St.Petersburg to Adopt Climate Strategy

The climate adaptation strategy of St.Petersburg by 2030 was presented last month at the Public Environmental Council of St.Petersburg City Government. The strategy outlines the scope of actions and infrastructural changes that are necessary to tackle the effects of climate change, such as floods, inundations and disruption of municipal services.

Prior to the development of the Climate Strategy, the city conducted an analysis of possible climate change effects for nature, the safety of buildings and constructions, transport infrastructure, human health and quality of life.
Floods, erosion of coastal areas and changes in heating/cooling modes are of paramount importance for St. Petersburg. The development of the Climate Strategy is implied by the Environmental Policy of St. Petersburg by 2030 that was adopted back in 2012, and it may be further included in the regional Environmental safety documents.

The basis for the Climate Strategy development was a 4-year joint project by the leading scientific institutions of St. Petersburg and Finland, which analyzed the experience of Finland, as well as the Baltic countries, Scandinavia and Germany.

It is obvious now that St. Petersburg is facing the disruption of coastal areas, mean temperature growth, the onset of heat and cold waves that are detrimental to human health, increased precipitation and changes in ice conditions and snow cover and the Baltic Sea level rise. It all implies an increased frequency and intensity of events and processes that are connected with the negative impact of water (floods, inundations, coastal disruption etc.) on the territory of St. Petersburg.

One of the most important aspects of the Strategy is the acceptance of the fact that economic development and climate change go hand in hand.
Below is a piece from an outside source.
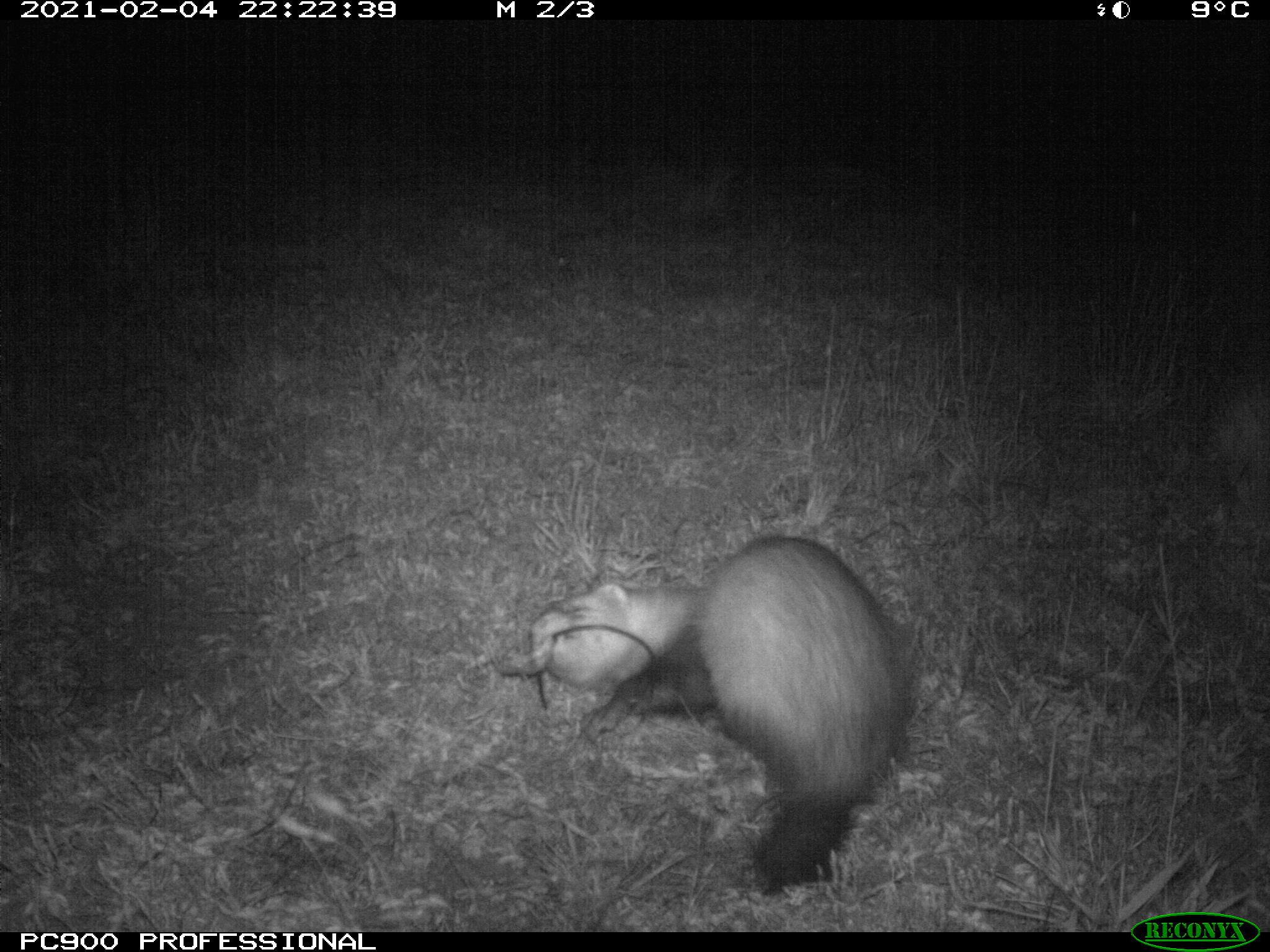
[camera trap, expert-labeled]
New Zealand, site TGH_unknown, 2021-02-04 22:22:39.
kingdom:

According to Ivan Serebritsky, Deputy Chair of the Committee for Nature Use, the consequences for the region’s economy may include the following:
- changes in heating/cooling seasons and modes, which may cause issues with energy resource reserves and energy efficiency,
- increased water consumption,
- additional costs of water treatment,
- unaccounted costs and loss of potable water,
- disruption of heat and gas supply,
- inefficient use of ships’ sea time, cancellation of departures/arrivals (flights, trains etc.). At the same time, it is possible that the navigation season will be extended, and the passenger and cargo turnover increased,
- lost productivity and decreased quality of work etc.

The Strategy talks about both direct and indirect impact on human health. Direct impact implies an increased incidence rate and mortality during the days of abnormally high/low temperatures, as well as increased mortality, number of injuries and post shock syndromes as the result of floods, storms and other unfavorable meteorological conditions.
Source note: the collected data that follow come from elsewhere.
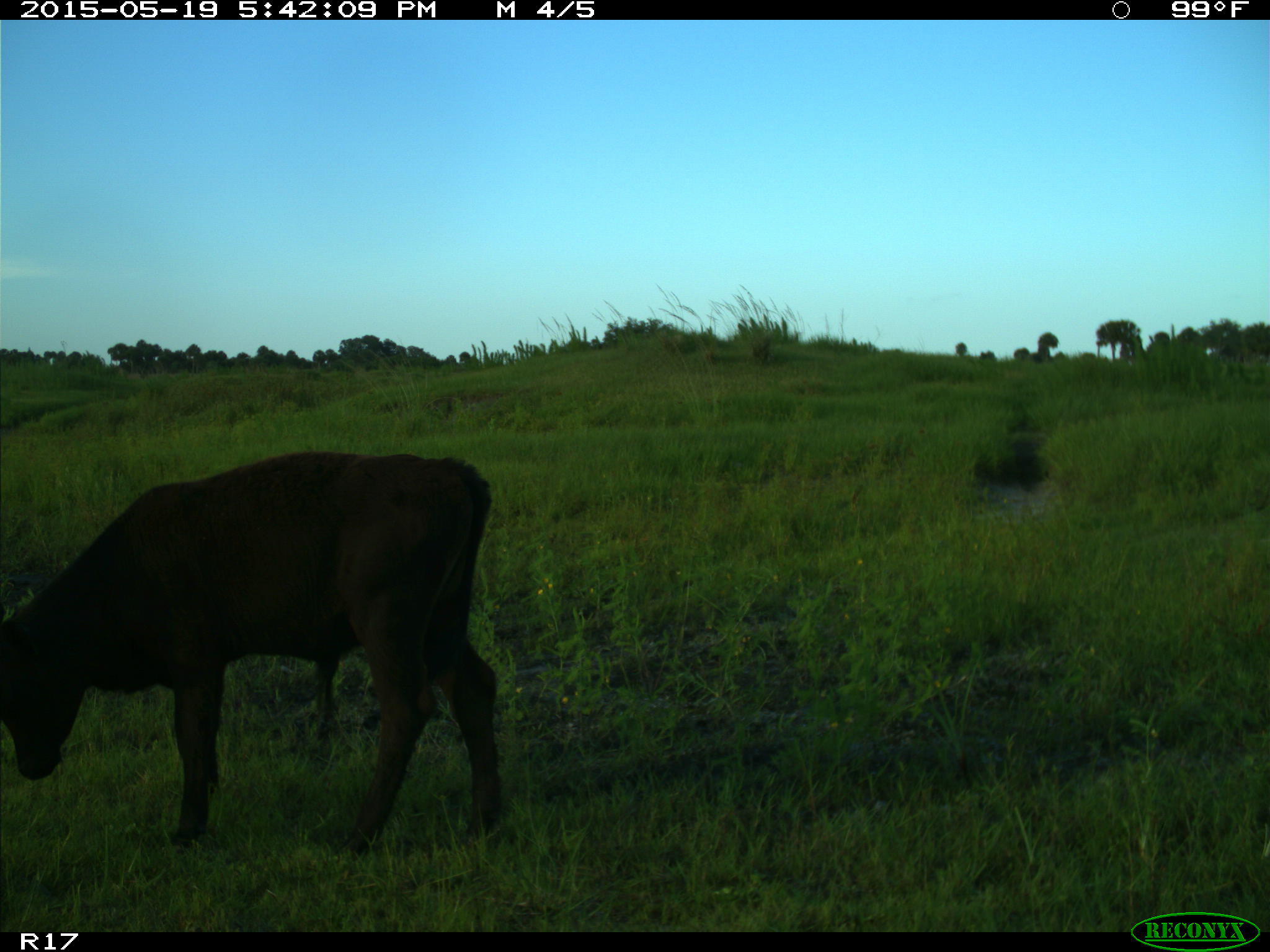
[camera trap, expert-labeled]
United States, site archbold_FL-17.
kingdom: Animalia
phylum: Chordata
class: Mammalia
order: Artiodactyla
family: Bovidae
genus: Bos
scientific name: Bos taurus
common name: domestic cow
Indirect impact means the decrease of living conditions as the result of catastrophes cause by natural disasters (destruction of infrastructural objects, deterioration of water quality, quality of roads, air pollution etc.)

The draft Strategy talks about climate change impacts on the city infrastructure. When talking about mass transit, it implies road and railway maintenance as well as safety and reliability of traffic – which may be disrupted due to extreme weather conditions, such as snow storms, fogs, heat and cold waves etc.) The Strategy predicts the disruption of utility networks, corrosion of materials and decreased shipment of gas through gas pipelines.

Main indicators of the successful implementation of the Strategy will be an increased share of St. Petersburg territory that is protected against the negative water impacts (up to 95% by 2030) and an increased number of St. Petersburg citizens that are protected against the same (up to 95% by 2030).

The Climate Strategy will be implemented in three steps. The first one, (from 2016 to 2018) will include the development of implementation plan and the creation of a coordinating body, an inclusion of coastal protection schemes, maps of inundation areas into the city’s General Plan, as well as the development of plans and guidelines for environmental education and information activities that talk about the effects of climate change, etc.

The second step will happen in 2018-2010. It will include mapping of areas that are potentially vulnerable to climate change; economic and environmental impact assessment and that of potential health damage; changes to structural design documents with regard to climate adaptation measures; development of investment projects to implement adaptation activities in St. Petersburg.

The third and final step (2020-2030) will include the implementation of the developed plans of adaptation measures.

During each of the steps, an important role will be dedicated to the strengthening of cooperation and experience exchange in the field of adaptation to climate change on all levels of political and public life.

Comment by Olga Senova, Head of the Russian Social Ecological Union’s Climate Secretariat: the destruction of coastal areas in both southern and northern parts of the Gulf of Finland are already obvious. In Kurortny district of St.Petersburg and by Krasnoflotskaya (Lomonosovsky district, Leningrad Oblast) the coastline has already receded for over 10, and in some other places over 20 meters.

The warming catalyzes the main problem of the Baltic Sea’s shallow areas, and especially of the Gulf of Finland, - the eutrophication and proliferation of blue-green algae. This means that we need additional stronger measures to reduce the nutrient load on the Gulf, both from greywater discharge from settlements and agriculture.
The draft version of the Climate Strategy of St. Petersburg is a big achievement for our country and a fine example for many other regions. However, there is still a lot of work left to develop this draft in order to consider all the necessary aspects of adaptation, and to reflect the main focal areas for greenhouse gas emissions reduction.